Produce an exact transcription of the listing below, omitting the pictures.

EXERCISE DATA:
○ ○ ○ ○ ○ ○ ○
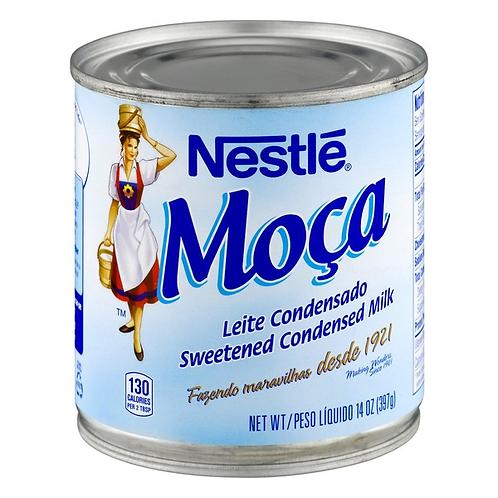 Nestle Leite Condensado Moça/Sweetened Condensed Milk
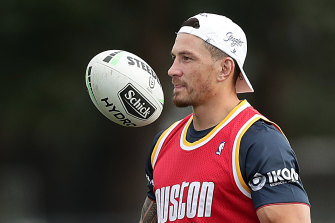 Trent Robinson isn't planning any selection shocks for Sonny Bill Williams' return NRL clash with Canberra.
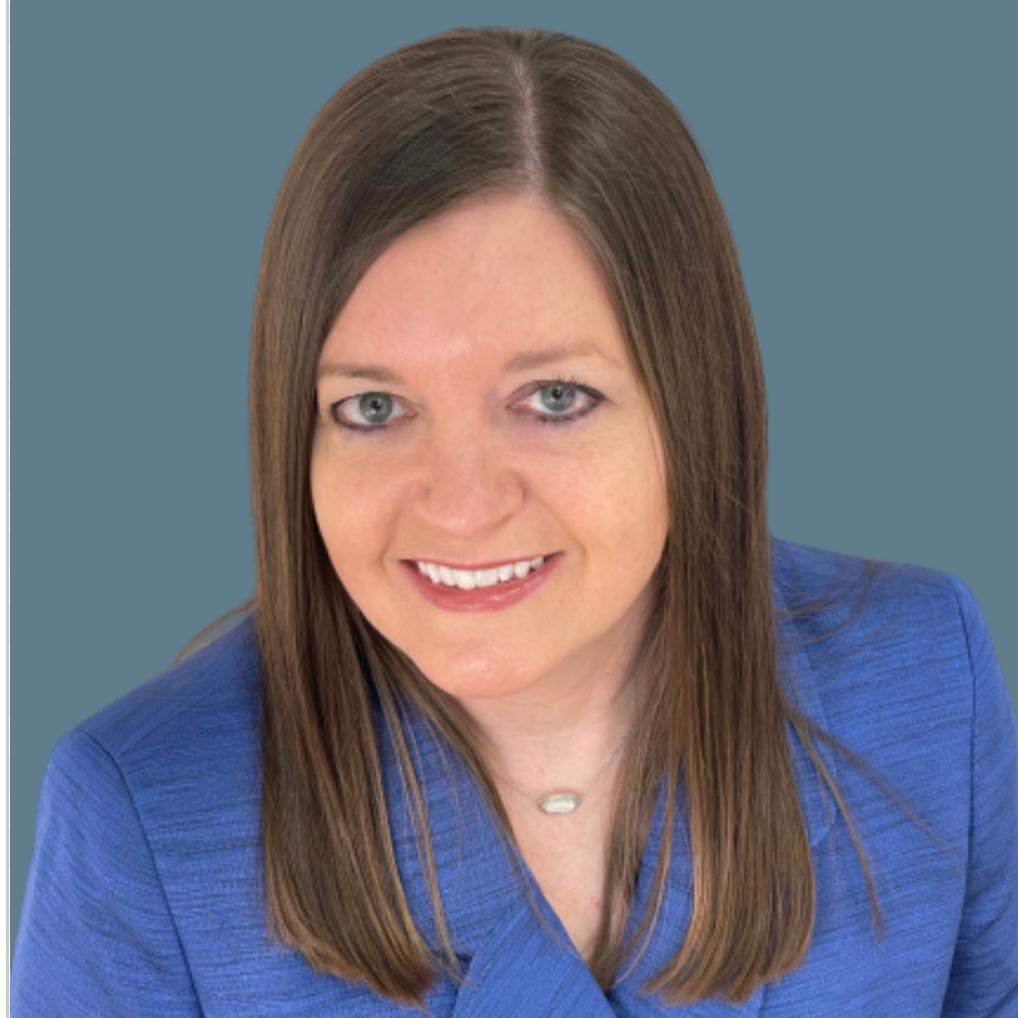 Candiss Bennett, Assistant Director/ Teacher Center Coordinator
○ ○ ○ ○ ○ ○ ○
TASK SOLUTION:
 Nestle Leite Condensado Moça/Sweetened Condensed Milk
 Trent Robinson isn't planning any selection shocks for Sonny Bill Williams' return NRL clash with Canberra.
 Candiss Bennett, Assistant Director/ Teacher Center Coordinator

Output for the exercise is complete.